Listening to patients can help marketers identify the best messaging approach before creating a branded shelf aid in the pharmacy or creating a magazine advertisement. Targeted products for specific populations, like RA for example, require a targeted marketing plan even though the number of patients affected by the disease is large. In some cases, the patient pool prescribed specialty medications is quite small which requires a more focused messaging approach.
Patients rely on specialty pharmacies to dispense specialty medications; however, the same patients are also regularly stopping by retail pharmacies. In fact, these patients may spend even more time in drugstore aisles than the average consumer. It’s a moment in time when the patients have their own health concerns – and likely that of a child, parent, or spouse as well – top of mind.
The pharmacy is an appropriate setting to deliver strong messages to patients while they’re looking to improve their health. Drugstore aisles are a proven platform to reach patients with targeted and specific information that helps establish a close link and provide the support needed. In-store campaigns can also open the door to other media channels, driving the patient to continue the brand experience. Integrated programs that include multiple touchpoints such as mobile and internet reinforce messaging found in store aisles.
The Next Powerful Patient Story Awaits
Marketers hope the messages they develop motivate patients to take action. Some patients may respond positively to information about how a newly marketed product differs from those that have been available for years. Another patient type may want to be informed in order to open a conversation with a pharmacist or physician. The communication’s value and credibility increases exponentially by having a healthcare professional available in-store. Patients can easily discuss questions and concerns with a pharmacist and in some cases, a nurse practitioner or physician assistant.
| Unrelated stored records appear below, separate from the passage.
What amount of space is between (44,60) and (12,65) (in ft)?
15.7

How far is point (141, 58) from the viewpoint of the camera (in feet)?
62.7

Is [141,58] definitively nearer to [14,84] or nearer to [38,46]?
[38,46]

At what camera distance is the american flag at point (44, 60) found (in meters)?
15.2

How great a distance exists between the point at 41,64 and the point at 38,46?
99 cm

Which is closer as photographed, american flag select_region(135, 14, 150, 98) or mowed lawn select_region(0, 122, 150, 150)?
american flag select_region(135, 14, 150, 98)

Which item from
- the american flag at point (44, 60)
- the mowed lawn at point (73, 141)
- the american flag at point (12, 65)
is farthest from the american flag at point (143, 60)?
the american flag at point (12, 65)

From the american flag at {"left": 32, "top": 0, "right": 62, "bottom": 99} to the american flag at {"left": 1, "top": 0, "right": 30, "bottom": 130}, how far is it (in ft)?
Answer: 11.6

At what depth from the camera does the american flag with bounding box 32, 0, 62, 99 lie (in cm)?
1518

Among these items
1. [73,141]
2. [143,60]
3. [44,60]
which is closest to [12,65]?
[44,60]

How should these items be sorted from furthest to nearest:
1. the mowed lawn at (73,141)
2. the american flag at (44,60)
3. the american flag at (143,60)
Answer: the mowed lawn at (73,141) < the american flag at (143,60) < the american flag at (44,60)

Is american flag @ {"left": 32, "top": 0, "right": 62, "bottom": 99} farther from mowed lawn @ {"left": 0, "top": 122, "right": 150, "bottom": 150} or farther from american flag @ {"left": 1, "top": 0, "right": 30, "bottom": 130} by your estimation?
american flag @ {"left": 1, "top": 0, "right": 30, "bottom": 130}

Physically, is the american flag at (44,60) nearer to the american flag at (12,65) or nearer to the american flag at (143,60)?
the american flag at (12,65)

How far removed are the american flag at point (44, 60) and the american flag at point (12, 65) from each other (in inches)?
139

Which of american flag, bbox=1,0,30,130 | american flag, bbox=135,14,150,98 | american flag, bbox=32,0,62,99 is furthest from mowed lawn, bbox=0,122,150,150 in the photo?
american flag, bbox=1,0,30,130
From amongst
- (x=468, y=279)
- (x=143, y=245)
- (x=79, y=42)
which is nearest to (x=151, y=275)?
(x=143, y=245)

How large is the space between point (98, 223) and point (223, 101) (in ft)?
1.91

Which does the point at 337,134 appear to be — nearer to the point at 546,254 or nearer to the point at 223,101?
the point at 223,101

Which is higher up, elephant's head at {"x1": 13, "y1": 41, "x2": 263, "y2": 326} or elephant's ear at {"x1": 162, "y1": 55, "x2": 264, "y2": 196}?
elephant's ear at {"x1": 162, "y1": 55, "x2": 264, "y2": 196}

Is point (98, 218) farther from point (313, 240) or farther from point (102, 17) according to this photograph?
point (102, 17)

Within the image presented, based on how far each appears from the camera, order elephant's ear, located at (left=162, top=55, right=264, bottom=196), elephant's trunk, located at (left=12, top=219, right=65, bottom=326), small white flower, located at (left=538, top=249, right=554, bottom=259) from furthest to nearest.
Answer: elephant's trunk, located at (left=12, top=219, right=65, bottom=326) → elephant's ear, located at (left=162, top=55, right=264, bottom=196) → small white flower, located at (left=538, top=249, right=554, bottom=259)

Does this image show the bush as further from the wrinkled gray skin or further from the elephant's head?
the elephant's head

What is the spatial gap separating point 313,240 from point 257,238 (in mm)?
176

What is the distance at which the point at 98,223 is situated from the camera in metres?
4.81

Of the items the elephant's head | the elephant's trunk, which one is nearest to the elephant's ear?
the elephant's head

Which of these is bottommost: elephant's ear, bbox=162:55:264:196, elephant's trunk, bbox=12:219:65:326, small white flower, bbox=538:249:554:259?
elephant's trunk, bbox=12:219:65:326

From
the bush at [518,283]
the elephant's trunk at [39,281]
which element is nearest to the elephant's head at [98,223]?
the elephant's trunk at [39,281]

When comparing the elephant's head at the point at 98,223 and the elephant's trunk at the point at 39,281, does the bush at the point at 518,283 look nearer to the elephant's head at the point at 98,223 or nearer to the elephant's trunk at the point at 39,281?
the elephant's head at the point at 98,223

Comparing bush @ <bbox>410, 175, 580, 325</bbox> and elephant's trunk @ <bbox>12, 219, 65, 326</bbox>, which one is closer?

We’ve all heard of the cardiologist who has an epiphany about what a patient truly needs once he himself has had to endure triple bypass surgery. When patients share real-life experiences of their diagnoses, it’s the closet way to feel their pain and see their struggle without actually having the disease ourselves. Keeping real-life patient stories in mind can elevate a marketing campaign’s effectiveness and ensure the product and patient develop a genuine and worthy connection.